▸ TEXTE À ANALYSER
B/ Le classement par genre. Faut reconnaître que c’est assez finement pensé, à condition que tu attaches au terme « genre » une définition pas trop dégueulasse. Livres-que-maman-aime-pas ou bouquins-qui-font-moins-de-280-pages ne sont pas des genres. Faut rester sobre : policier (thriller, ça veut rien dire), classique (à partir de quelle date est-ce le cas ?), poésie, romans autopubliés, merde fais comme tu veux. Avec ce système, y’a fort à parier que les auteurs se côtoient en bonne intelligence et que tes étagères ne prennent pas la forme d’une cour des miracles littéraire.
De la bibliothèque idéale…
…est celle du Tigre, évidemment.
Je ne dis pas ça pour me faire mousser, mais à chaque fois que je la contemple je manque de m’évanouir en raison du brusque afflux du sang qui quitte ma tête pour rejoindre le bas ventre. En outre, ce n’est pas tant l’allure qui me ravit que la facilité avec laquelle j’arrive à retrouver n’importe quel titre qu’on me demande. Devrait y avoir des concours pour ça d’ailleurs.
L’agencement tigresque est excessivement simple : je mets dans une même armoire le même éditeur, et fais en sorte que les couvertures noires ou colorées sont en bas – et donnent l’impression de « soutenir » les frêles ouvrages de blanc vêtus. Comme par un fait exprès, ces romans de couleur sombre sont des polars ! Ainsi, trois bibliothèques alignées présenteront la littérature dite « classique » en haut, et le reste du monde en-dessous.

▸ LISTE DES TÂCHES
**1)** D'après le texte sur le rangement des bibliothèques, quel critère le Tigre suit-il pour réunir des livres dans une même armoire ?
**2)** Reprenez le texte sur le rangement des bibliothèques après sa dernière phrase et poursuivez-le.
Les données n'interviennent pas dans ce travail.

▸ DONNÉES RÉPERTORIÉES
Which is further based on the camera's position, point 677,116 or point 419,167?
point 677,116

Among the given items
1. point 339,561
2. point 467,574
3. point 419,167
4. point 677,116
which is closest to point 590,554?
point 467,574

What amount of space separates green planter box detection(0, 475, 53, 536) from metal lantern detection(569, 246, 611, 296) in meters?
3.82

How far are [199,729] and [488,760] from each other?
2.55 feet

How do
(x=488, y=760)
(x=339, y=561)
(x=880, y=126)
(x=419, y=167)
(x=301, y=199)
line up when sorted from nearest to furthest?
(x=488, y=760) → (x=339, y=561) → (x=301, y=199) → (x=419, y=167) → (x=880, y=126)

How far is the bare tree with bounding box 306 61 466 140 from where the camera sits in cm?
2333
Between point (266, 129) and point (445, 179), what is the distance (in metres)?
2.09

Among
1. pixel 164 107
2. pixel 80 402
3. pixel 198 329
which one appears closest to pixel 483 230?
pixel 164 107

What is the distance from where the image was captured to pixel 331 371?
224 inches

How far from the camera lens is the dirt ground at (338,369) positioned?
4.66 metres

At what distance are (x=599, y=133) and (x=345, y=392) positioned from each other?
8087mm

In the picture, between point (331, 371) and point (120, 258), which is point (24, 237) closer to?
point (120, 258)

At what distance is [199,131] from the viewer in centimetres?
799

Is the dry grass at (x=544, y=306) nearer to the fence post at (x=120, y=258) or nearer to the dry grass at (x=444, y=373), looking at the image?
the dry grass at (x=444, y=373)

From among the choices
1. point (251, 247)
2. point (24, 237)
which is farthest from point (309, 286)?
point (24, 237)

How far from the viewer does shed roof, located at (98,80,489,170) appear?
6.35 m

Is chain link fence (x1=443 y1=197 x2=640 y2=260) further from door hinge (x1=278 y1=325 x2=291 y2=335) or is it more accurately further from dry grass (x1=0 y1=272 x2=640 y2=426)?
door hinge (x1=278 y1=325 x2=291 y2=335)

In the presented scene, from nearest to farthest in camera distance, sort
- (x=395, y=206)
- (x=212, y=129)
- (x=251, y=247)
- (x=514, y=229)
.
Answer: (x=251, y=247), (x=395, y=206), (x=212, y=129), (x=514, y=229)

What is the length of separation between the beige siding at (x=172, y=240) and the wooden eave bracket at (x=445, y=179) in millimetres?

▸ RÉPONSES DE L'EXERCICE
**1)** Il réunit dans une même armoire les livres d'un même éditeur.

**2)**
Puis, pour chaque collection d’un éditeur déterminé, je me cantonne à l’ordre alphabête, avec quelques petites exceptions (cf. infra).
Je t’avoue qu’il y a quelques ratés dans ma technique, néanmoins rien d’insurmontable. La faute aux éditeurs infoutus de garder leurs auteurs dans la durée, ce qui fait que certains sont dispatchés aux quatre coins de la rose des ventes (six). Voire des auteurs qui réussissent à se trouver partout : par exemple, Dan Simmons a un bail sans cesse renouvelé dans mon armoire à SF, tout comme chez Folio Policier, J’ai Lu et même Folio « normal ». Même souci avec Maurice G. Dantec.
Je vais terminer par le meilleur : mes chers livres sont répartis sur deux rangées. Alors quoi mettre derrière ? Deux options :
1/ Les auteurs-fleuve qui écrivent à tire-larigot avec une régularité de métronome, le résultat étant que leurs productions peuvent facilement dépasser le demi-mètre dans une bibliothèque. Nothomb, Riri-Manu Schmitt, San-Antonio (lui c’est le pire), Patterson, Stephen King, Nanard Werber, etc.
2/ Les merdes dont j’ai légitimement honte – je ne livrerai pas de noms, tu peux respirer Marc.
Sans pointez du doigt quiconque, quelques écrivaillons parviennent à remplir ces deux conditions. Pourquoi donc garder ces bouses ? Parce que, outre le fait que la bibliothèque a l’air bien gavée, ces romans demeurent invendables et inéchangeables.
Bibliothèse
Finalement, je me rends compte que je n’ai aucun conseil à te donner : fais comme tu le sens, et surtout continue à enrichir ta bibliothèque. Échange des bouquins, donnes-en, achètes-en, voles-en (je t’explique comme faire ici), bref fais-la vivre. Il n’y a rien de plus désolant de contempler un meuble où tu supputes que rien n’a été déplacé depuis des mois – à part une étagère remplie de Catherine Pancol.
Quant au numéro du Sutra, j’ai pris pour exemple la bibliothèque la plus connue en ce bas monde, à savoir celle d’Alexandrie. Si les historiens se branlent le melon pour déterminer la date de sa destruction, celle du début de sa construction pose moins de soucis : c’était en 288 – avant Jicé, hein. On va dire que le « 2 » fait référence au web 2.0. Et voilà.
Quant aux bibliothèques idéales de comics/BDs/romans graphiques ou de magazines, laisse moi le temps d’affuter mes arguments.